Vous vous intéressez, serait-ce de loin, à la politique française? Allez vite voir La Conquête, qui vient d'atterrir sur nos écrans: 105 minutes de pur régal.

Ce film biographique de Xavier Durringer retrace la conquête de l'Élysée par Nicolas Sarkozy, au moment même où son mariage s'effrite. Les événements se passent durant les cinq années précédant l'élection présidentielle de 2007.

Normalement, je me méfie des biopics mettant en scène des personnalités encore vivantes: c'est un mélange des genres bien dangereux. Mais La Conquête est une réussite. Le scénario, remarquablement documenté, correspond à la réalité. Quant aux dialogues imaginés, ils sont d'une justesse étonnante, collant parfaitement à ce que l'on sait des personnages.

C'est drôle, enlevé, ironique et touchant, et les dialogues sont d'une finesse remarquable. Les tête-à-tête entre Jacques Chirac et Dominique de Villepin, entre autres, sont des pièces d'anthologie, et les jeux de coulisses sont magistralement rendus, les protagonistes rivalisant d'intelligence politique, de férocité verbale et de pur cynisme. On en redemanderait.

Et les acteurs! Ils se sont glissés dans la peau de leurs personnages avec une habileté stupéfiante. Il y a, dans chaque cas, une certaine ressemblance physique, mais aucun n'est le sosie de son personnage. C'est l'art de l'interprétation qui fait toute la différence.

De tels exploits sont rares. On pense à la performance de Colm Feore, qui incarnait Pierre Trudeau dans une biopic de la CBC, en 2002. Feore n'avait pas les traits de Trudeau, mais il avait si profondément intégré le personnage que l'on voyait revivre sous nos yeux l'ancien premier ministre. Helen Mirren a relevé le même défi dans le rôle de la reine Élisabeth, dans l'excellent The Queen de Stephen Frears.

Ainsi en est-il de Denys Podalydès, que l'on connaissait déjà comme l'un des meilleurs acteurs de cette décennie.
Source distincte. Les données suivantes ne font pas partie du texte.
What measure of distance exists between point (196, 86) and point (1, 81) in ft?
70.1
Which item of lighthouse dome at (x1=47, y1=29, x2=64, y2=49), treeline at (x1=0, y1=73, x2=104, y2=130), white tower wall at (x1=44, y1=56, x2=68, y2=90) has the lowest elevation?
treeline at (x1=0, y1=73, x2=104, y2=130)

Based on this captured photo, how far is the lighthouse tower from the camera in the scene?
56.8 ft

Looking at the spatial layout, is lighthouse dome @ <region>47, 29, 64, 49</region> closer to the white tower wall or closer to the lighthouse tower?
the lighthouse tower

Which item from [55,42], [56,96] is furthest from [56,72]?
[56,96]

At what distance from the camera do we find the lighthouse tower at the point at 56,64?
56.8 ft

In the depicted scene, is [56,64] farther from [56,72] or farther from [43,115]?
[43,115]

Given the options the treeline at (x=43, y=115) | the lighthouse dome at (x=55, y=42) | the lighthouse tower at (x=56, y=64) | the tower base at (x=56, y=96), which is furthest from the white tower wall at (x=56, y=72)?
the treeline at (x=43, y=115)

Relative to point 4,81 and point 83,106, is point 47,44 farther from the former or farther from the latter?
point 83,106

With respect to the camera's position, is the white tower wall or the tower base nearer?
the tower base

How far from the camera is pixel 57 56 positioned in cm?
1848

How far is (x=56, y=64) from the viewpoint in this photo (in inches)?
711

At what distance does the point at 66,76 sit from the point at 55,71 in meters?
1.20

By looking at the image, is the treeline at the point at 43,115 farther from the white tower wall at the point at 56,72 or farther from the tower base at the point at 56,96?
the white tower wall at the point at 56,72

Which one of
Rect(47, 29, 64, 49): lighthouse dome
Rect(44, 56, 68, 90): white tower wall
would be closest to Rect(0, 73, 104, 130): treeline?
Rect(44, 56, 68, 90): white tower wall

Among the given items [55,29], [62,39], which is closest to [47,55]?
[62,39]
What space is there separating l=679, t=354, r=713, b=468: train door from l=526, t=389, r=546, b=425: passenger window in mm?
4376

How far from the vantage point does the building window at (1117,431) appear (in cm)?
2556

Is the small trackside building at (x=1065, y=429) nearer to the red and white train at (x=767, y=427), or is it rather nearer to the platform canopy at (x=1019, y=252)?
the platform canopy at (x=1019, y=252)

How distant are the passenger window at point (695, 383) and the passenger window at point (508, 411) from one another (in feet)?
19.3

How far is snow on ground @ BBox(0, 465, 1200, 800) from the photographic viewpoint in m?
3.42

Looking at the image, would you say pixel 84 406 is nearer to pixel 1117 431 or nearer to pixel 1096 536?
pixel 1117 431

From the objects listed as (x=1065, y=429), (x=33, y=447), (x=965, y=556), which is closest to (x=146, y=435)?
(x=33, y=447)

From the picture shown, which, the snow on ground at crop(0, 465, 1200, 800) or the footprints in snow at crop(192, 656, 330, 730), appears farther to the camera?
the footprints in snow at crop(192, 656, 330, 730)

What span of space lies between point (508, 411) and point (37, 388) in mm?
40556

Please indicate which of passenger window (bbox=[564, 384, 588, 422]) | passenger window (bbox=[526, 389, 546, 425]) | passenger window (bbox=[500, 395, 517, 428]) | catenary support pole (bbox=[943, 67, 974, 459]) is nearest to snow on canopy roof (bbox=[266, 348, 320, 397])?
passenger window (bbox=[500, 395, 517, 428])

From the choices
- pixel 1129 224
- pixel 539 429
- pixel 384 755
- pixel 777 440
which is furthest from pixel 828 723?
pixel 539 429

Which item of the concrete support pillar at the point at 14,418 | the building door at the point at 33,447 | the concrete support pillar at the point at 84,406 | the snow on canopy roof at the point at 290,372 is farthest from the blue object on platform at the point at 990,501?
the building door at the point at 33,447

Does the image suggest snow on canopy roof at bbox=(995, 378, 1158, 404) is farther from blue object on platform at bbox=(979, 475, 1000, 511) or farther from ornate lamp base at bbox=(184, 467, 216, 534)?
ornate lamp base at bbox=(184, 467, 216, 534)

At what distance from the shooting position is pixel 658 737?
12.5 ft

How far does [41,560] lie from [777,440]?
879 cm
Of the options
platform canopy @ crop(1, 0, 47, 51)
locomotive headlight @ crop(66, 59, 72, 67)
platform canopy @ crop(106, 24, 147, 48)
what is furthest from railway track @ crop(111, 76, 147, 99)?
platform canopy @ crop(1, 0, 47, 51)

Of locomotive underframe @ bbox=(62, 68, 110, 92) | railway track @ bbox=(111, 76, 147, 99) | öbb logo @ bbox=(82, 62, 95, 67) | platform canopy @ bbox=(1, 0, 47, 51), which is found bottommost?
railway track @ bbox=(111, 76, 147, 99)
Il a réussi le tour de force de devenir Sarkozy, dont il a capté non seulement les tics, la démarche, la voix et les gestes, mais aussi la personnalité profonde, qu'il recrée dans toute sa complexité. Cette interprétation brillante et sensible fait en sorte que Sarkozy, qui aurait pu être mis en pièces ou bêtement caricaturé par des gens de moindre talent, est décrit comme un être humain, avec ses vulnérabilités, ses immenses défauts et ses immenses qualités.

Là est la raison, du reste fort peu glorieuse, du demi-échec du film en France, où La Conquête a eu des rentrées décevantes. Les sympathisants socialistes, qui grosso modo forment plus de la moitié du public cinéphile, ont vite compris, par les critiques, que le film dépeignait Sarkozy de façon plutôt sympathique et ont refusé d'aller le voir, ce qui est bien le comble de la «partisanerie». Dommage pour eux, car ils se sont privés d'un excellent spectacle.

Le président de la République, qui n'était intervenu d'aucune façon dans le processus et n'avait même pas demandé à voir le film avant sa projection à Cannes, a reçu cet été Podalydès à déjeuner à l'Elysée, signe qu'il ne s'est pas senti trahi même si Durringer a exposé sans paravents ses faiblesses, de ses emportements irrationnels à son appétit compulsif et enfantin pour les chocolats. N'importe. Les «vilains» du film, ce sont Chirac, roué et comploteur, et le vaniteux de Villepin, aussi louvoyant que Sarkozy est direct.

Plus encore qu'un récit sur Nicolas Sarkozy et le petit monde de l'UMP, La Conquête est un film sur l'ambition. Il nous montre les ravages de l'ambition sur l'intimité d'un couple, mais aussi la beauté de l'ambition, cette pulsion puissante qui pousse les hommes à se dépasser.